The Euro has remained on the defensive over the past 24 hours, woth a fragile hold on key support levels. Hopes that the US Federal Reserve could maintain an expansionary policy without risking higher inflation had a significant impact in boosting equity markets following the latest FOMC minutes which curbed defensive yen demand. The latest Japanese capital-account data recorded a sharp increase in flows out of Japan which will tend to sap yen support with some evidence of a shift in major funds.
Risk conditions also improved during the Asian session Thursday with a stronger than expected HSBC China PMI reading which pushed to a five-month high just below the 50 level. USD/JPY rallied to highs above 101.70 without being convincing at higher levels.
The Chinese data also had a significant impact on the Australian dollar as AUD/USD rallied sharply from 0.9220 lows to the 0.9270 area before being subjected to renewed selling interest.
As has been the pattern in recent months, there were mixed Euro-zone flash PMI readings. The French data was again disappointing with the manufacturing and services-sector indices both retreating back below the pivotal 50 level and registering five-month lows. A weaker than expected German manufacturing release was offset by a significantly stronger services-sector reading.
There were some further doubts surrounding Euro-zone peripheral bonds, especially with political risk premiums liable to increase ahead of European Parliament election results this Sunday with protest parties likely to take increasing support.

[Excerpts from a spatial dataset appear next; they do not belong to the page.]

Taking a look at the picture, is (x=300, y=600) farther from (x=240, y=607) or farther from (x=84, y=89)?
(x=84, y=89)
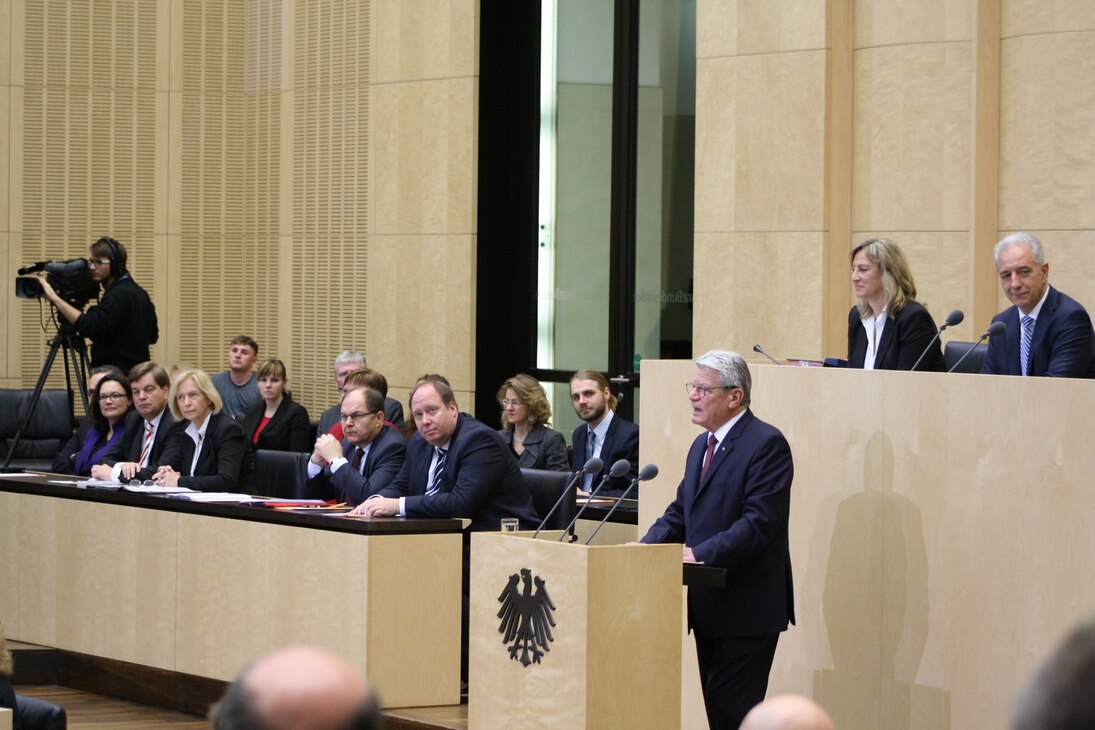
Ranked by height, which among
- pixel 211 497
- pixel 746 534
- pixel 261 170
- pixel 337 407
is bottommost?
pixel 211 497

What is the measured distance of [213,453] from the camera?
26.2ft

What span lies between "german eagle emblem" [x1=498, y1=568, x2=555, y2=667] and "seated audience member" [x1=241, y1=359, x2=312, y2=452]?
16.9 feet

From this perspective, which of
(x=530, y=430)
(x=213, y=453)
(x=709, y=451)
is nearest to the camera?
(x=709, y=451)

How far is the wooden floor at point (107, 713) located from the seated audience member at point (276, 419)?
2.69 m

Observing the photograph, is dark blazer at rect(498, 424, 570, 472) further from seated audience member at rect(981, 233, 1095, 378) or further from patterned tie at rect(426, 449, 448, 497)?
seated audience member at rect(981, 233, 1095, 378)

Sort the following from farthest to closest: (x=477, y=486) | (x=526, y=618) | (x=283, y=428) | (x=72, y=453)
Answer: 1. (x=283, y=428)
2. (x=72, y=453)
3. (x=477, y=486)
4. (x=526, y=618)

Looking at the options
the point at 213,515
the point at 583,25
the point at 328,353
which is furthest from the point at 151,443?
the point at 583,25

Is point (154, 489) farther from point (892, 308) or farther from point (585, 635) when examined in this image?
point (892, 308)

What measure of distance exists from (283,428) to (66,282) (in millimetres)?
1548

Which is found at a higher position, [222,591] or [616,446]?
[616,446]

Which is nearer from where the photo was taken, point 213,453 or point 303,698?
point 303,698

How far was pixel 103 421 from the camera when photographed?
8.56m

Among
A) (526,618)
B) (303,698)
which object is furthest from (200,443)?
(303,698)

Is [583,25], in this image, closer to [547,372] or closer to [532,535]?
[547,372]
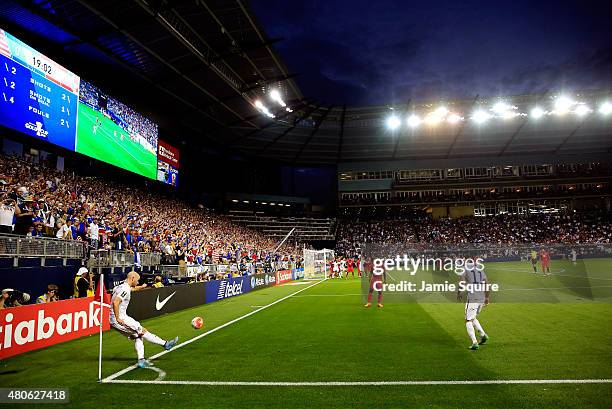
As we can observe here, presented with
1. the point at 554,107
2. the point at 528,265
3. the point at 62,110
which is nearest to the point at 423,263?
the point at 528,265

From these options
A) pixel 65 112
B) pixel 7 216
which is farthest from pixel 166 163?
pixel 7 216

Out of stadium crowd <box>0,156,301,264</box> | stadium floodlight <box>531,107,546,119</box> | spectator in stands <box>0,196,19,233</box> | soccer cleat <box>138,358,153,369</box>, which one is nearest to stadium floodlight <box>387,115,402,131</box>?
stadium floodlight <box>531,107,546,119</box>

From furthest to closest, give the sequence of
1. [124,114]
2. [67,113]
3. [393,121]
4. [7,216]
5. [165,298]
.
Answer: [393,121], [124,114], [67,113], [165,298], [7,216]

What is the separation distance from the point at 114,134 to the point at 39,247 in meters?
15.2

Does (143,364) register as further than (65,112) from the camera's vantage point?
No

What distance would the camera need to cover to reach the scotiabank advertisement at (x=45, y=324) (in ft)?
30.7

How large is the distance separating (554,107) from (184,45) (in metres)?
44.1

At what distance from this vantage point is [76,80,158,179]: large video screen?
79.5ft

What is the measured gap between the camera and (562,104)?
47375 mm

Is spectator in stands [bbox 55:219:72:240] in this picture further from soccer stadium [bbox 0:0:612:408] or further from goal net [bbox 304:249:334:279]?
goal net [bbox 304:249:334:279]

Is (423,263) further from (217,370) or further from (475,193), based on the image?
(475,193)

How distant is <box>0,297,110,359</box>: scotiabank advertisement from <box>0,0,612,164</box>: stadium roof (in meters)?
16.6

The UK second-quarter GDP data was unrevised from the flash estimate at 0.8% which proved a slight disappointment to Sterling bulls. There was some improvement in the investment data while the latest government borrowing data was much weaker than expected. GBP/USD was unable to hold above the 1.6900 level and dipped back towards 1.6850 with evidence of profit taking.
The latest US jobless claims data did not have a major impact with an increase to 326,000 in the latest week and EUR/USD tended to drift weaker after failing to break above the 1.3700 level. There was a fresh move to the 1.3650 area as players also looked to the crucial 200-day moving average support just below at 1.3636.